En «Luto», cuento publicado en Pelea de gallos (2018), María Fernanda Ampuero relata la cena de dos hermanas, Marta y María, tras la muerte del único hombre de la casa. A medida que comparten vino y pollo, la aparente libertad de la escena contrasta con los oscuros y violentos recuerdos de su pasado familiar. En un ambiente cargado de simbolismo, las hermanas reflexionan sobre el peso del dolor y los abusos sufridos, mientras intentan aferrarse a una intimidad restauradora. Ampuero explora con crudeza las cicatrices de la violencia patriarcal y el poder de la sororidad, entrelazando los ecos del luto con la risa liberadora de una noche estrellada.
Luto
María Fernanda Ampuero
(Cuento completo)
Por primera vez en su vida, Marta se sentó en la cabecera de la mesa e hizo sentar a su hermana, limpia, vestida de lino blanco y ungida con aceites perfumados, a su diestra. Trajo más vino antes de que se acabara el botijo anterior y, sin decir las oraciones, se devoró el pollo, las patas gordas del pollo con su corteza crujiente, acaramelada, sabrosa, que nunca jamás habían sido para ella. Miró a María que parecía una bárbara arrasando con los colmillos pechuga, muslos, rabadilla, y le entró risa floja. La risa del vino y de la libertad. La risa que nada más puede salir de una cabecera de la mesa y de comer la dorada gordura del pollo y de ver a la hermosa María: la boca y las manos sucias y con esas mismas manos grasientas agarrar la copa para beber una gran buchada de vino con la boca llena. Vino. Par de libertinas. Tuvo ganas de decirle a María míranos, míranos, qué poco nosotras, tan llenas de goce, hoy que deberíamos guardar un luto tieso, hoy que la casa debería estar cubierta de liencillo negro. Nos quedamos solas, hermana mía, más que solas: sin un hombre en casa, y tendríamos que estar tiritando como cachorros de perra muerta.

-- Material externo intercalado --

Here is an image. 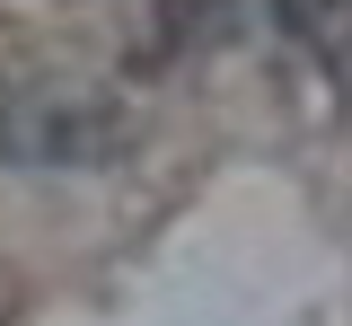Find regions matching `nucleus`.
<instances>
[{
    "label": "nucleus",
    "instance_id": "f257e3e1",
    "mask_svg": "<svg viewBox=\"0 0 352 326\" xmlns=\"http://www.w3.org/2000/svg\"><path fill=\"white\" fill-rule=\"evenodd\" d=\"M212 9H220V0H168V27H203Z\"/></svg>",
    "mask_w": 352,
    "mask_h": 326
}]
</instances>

Pero nada dijo. Le sonrió. Y María le devolvió la sonrisa con los dientes cubiertos de trocitos de carne oscura. Se saciaron y siguieron comiendo nada más por ver qué pasaba y ya con los vientres inflados salieron al patio abrazadas por las caderas. La noche estaba estrellada. Las bestias dormían, también la servidumbre. Dormía el mundo entero un sueño ronco, intoxicado. Había comida, había agua, había tierra, había techo. Marta casi pudo olfatear en el aire el mar de las vacaciones, cuando los padres vivían, cuando él no era él, sino uno más: tres niños corriendo por la playa y regresando a cada rato, mira mamá una concha, mira papá un cangrejo. Tiempos buenos, sí, el aire olía a días buenos cuando papá no volvía agrio y azotaba a todo el que se ponía por su camino con una vara de cuero delgadita que abría la piel en silencio, como si nada, hasta que salía la sangre como una sorpresa roja y el dolor aguijoneaba. Empezaba por mamá, seguía por el hermano y por Marta que se las arreglaba por esconder a María de la varilla. Ese papá los convertía en otras personas, en otra familia. Tal vez ni siquiera habría que usar esa palabra sagrada: familia. Los días de papá hediondo, fermentado, ellos se metían debajo de la cama y mamá gritaba y a veces él cambiaba la vara por el látigo y ese sí que avisaba que venía el dolor con un tchas, tchas, tchas en el aire.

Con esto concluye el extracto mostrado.